Prosecutors were able to secure Lee’s arrest in their second attempt, thanks to new evidence showing President Park’s broader involvement in Samsung’s family succession plan. Initially, prosecutors focused on their argument that Samsung offered bribes and in return, the government backed a controversial merger of two Samsung companies in 2015, which was a key step in the leadership transition.

But after the initial request was dismissed, additional evidence from a notebook that belonged to a top presidential adviser showed that the government gave favours to Samsung in other areas related to the Lee family’s father-to-son succession, said Lee Kyu-chul, a spokesman for the special prosecution team.

Thanks to the family’s decadeslong succession plan, the 48-year-old heir to Samsung was able to amass enormous wealth even before starting his own business.

Lee’s net worth is estimated at $6 billion. Here’s how: In 1995, the elder Lee gave his only son, then in his 20s, 6 billion won ($52 million), which became the seed money to purchase unlisted stock in several Samsung companies. And during the next two decades those unlisted Samsung companies saw increased revenues based on lucrative deals done with other Samsung firms. The shares could then be sold when the companies went public. Some Samsung securities were sold at illegally cheap prices to Lee before he sold them off with huge returns, which later led to the conviction of his father.


With the Samsung scion’s arrest, others saw an opportunity to change a business community long criticized for poor corporate governance and a lack of transparency.

Even though Lee has less than a 1 per cent stake in Samsung Electronics and his father owns a 3.5 per cent stake, the family’s influence on the consumer electronics giant and other Samsung companies exceed other shareholders thanks in part to the way they control the business empire through a complicated web of cross-shareholding.

The merger between Samsung C&T and Cheil Industries in 2015 was one example showing how the Lee family could exert an outsized influence on Samsung Group.

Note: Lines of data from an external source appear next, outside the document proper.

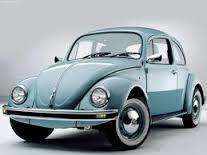 Volkswagen lama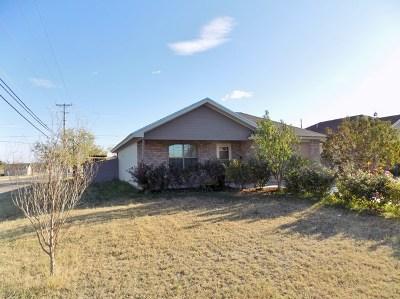 San Angelo Single Family Home For Sale: 2801 Waco St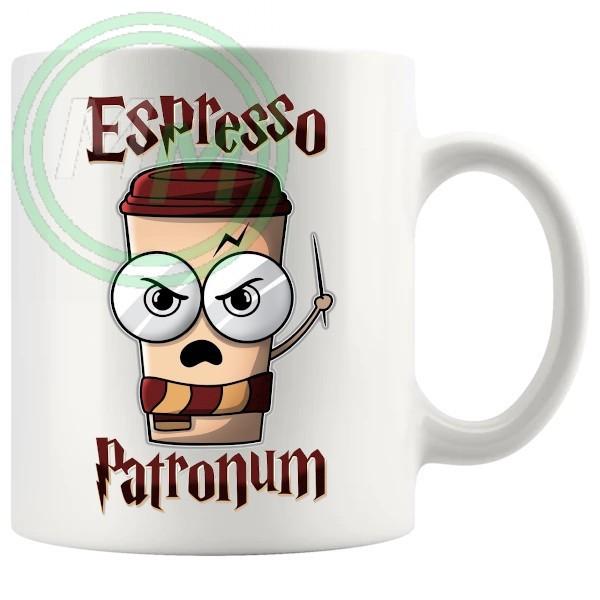 expresso patronum novelty mug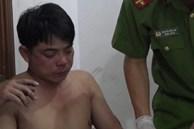Clip: Lời khai của thanh niên say xỉn chém 2 công an và 1 người dân bị thương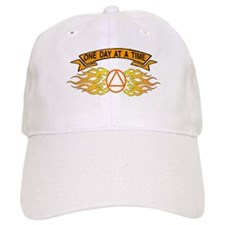 ONE DAY AT A TIME FLAMES Baseball Cap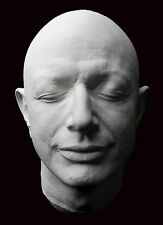 Jeff Goldblum Life Mask Cast:The Fly, Jurassic Park, Law & Order Criminal Intent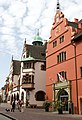 Freiburg 2009 IMG 4297.jpg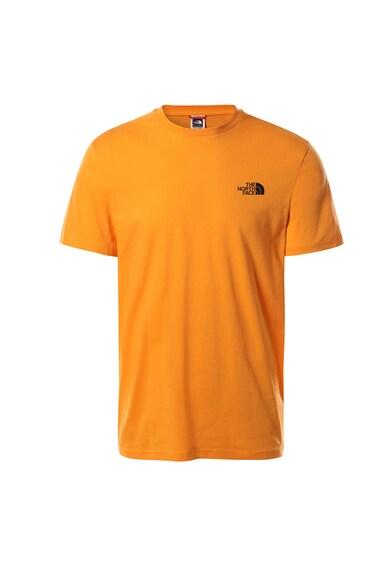 The North Face Tricou cu decolteu la baza gatului si logo Simple Dome Barbati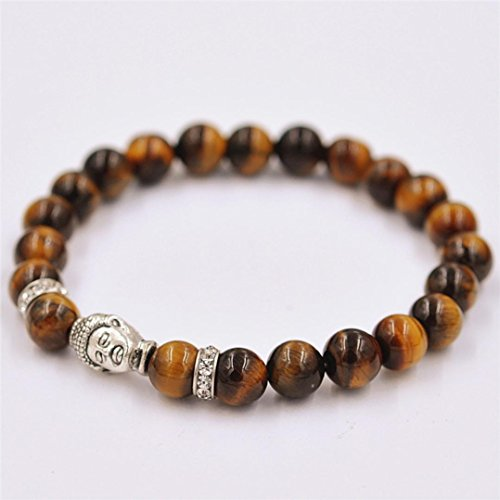 Fheaven Women Men Bracelet Silver Buddha Elastic Beaded Bracelet Tibet Charm Bracelets (Brown) (Bracelet Beaded Hope)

Opponents of the merger, mostly minority shareholders, said the deal unfairly benefits the founding family while hurting other shareholders by devaluing the price of one company.

Samsung narrowly won the shareholder approval thanks to the support from the National Pension Fund, its key investor. Lee became the majority shareholder of the merged entity and he gained control over Samsung Electronics stock owned by Samsung C&T before the merger. If Lee had bought more Samsung Electronics stock, it would have cost him billions of dollars. But by merging two companies, he did not have to spend a penny.

“The arrest of Lee Jae-yong should provide a momentum for fundamental changes to end the collusion between the government and businesses, and reform the chaebol,” said Park, referring to the family-controlled business conglomerates that dominate the economy.